C’est pourquoi nous aurions tort de passer, en haussant les épaules, à côté de toutes les situations qui, dans le Continent ou la sous-région, peuvent fabriquer (ou fabriquent déjà) des 11 septembre en miniature. La date est symbolique, mais tous les événements qui conduisent à un éclatement déchirant des modes de vie et des coexistences ancestrales doivent nous interpeller. Chez notre voisine, la République démocratique du Congo, on a pu voir la première attaque d’une église catholique à Butembo.
Conduite par des AFDL (Alliance des Forces Démocratiques pour la Libération) supposées, elle donne à penser que haines sourdes travaillent nos communautés et qu’elles peuvent s’exprimer en éruptions violentes incompréhensibles. Le Mozambique n’est pas loin non plus; l’occupation d’une bonne partie du territoire de ce pays frère par des mouvements islamistes interroge aussi. Tout semble fait pour que la religion soit amenée au cœur des dissensions ou en devienne la cause. Et il ne passe pas de jour au Mali et au Burkina Faso qu’on ne compte les victimes du djihadisme. La secte musulmane de Boko Haram égratigne de temps en temps la cohésion territoriale du Cameroun, pourtant agité par des dissensions d’un tout autre genre.

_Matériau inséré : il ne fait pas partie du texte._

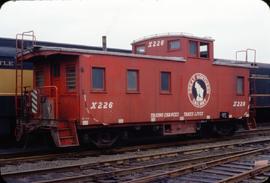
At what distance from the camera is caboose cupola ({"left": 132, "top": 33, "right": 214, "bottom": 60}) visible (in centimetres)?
1473

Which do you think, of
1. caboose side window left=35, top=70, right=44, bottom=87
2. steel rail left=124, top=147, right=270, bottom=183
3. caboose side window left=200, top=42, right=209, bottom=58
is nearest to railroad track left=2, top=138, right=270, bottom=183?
steel rail left=124, top=147, right=270, bottom=183

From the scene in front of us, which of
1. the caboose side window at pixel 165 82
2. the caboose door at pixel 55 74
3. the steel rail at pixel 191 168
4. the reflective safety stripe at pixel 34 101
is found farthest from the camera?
the caboose side window at pixel 165 82

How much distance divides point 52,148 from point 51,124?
1.65 m

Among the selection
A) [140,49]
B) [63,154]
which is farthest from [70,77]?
[140,49]

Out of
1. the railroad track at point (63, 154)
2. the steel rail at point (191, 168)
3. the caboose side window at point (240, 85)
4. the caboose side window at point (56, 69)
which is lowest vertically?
the railroad track at point (63, 154)

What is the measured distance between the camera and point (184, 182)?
784cm

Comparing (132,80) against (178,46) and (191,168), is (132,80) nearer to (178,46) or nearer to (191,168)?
(178,46)

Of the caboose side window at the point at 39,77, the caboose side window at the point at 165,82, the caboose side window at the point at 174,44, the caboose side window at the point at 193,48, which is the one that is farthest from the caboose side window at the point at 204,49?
the caboose side window at the point at 39,77

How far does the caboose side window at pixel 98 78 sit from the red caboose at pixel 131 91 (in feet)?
0.10

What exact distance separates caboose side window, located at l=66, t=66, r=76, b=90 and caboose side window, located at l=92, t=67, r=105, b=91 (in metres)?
0.56

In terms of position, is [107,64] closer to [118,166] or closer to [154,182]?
[118,166]

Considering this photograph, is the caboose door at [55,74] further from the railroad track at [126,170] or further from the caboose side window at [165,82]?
the railroad track at [126,170]

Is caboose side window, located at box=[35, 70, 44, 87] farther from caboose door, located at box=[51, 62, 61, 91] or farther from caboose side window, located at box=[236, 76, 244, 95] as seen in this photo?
caboose side window, located at box=[236, 76, 244, 95]

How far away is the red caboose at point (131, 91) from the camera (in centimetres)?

Le Cameroun, c’est à côté. Autant dire chez nous. Nous préoccuper de ce qui s’y passe, c’est aussi donner du sens à la communauté formée sur le papier et qui doit se matérialiser dans les faits en Afrique Centrale. Sur des bases religieuses, on peut déchirer un tissu social, mais on peut aussi le coudre. C’est même cela le message premier; car aucune religion n’a jamais prescrit dans son Livre d’inspiration de tuer. Aucune ne recommande de supprimer des vies.
Les 11 septembre commencent toujours par des petits renoncements, des petites violations chez les autres, avant de faire irruption chez soi. Au nom d’une forme dévoyée de la religion, un certain pasteur Ntumi s’est illustré chez nous, brûlant et rasant sa propre région au nom d’un idéal resté inconnu. Voulait-il faire tabula rasa au nom de son Dieu? La question restera posée. Mais elle est surtout une interpellation de ce que nous voulons faire ensemble. En période électorale ou en temps de paix.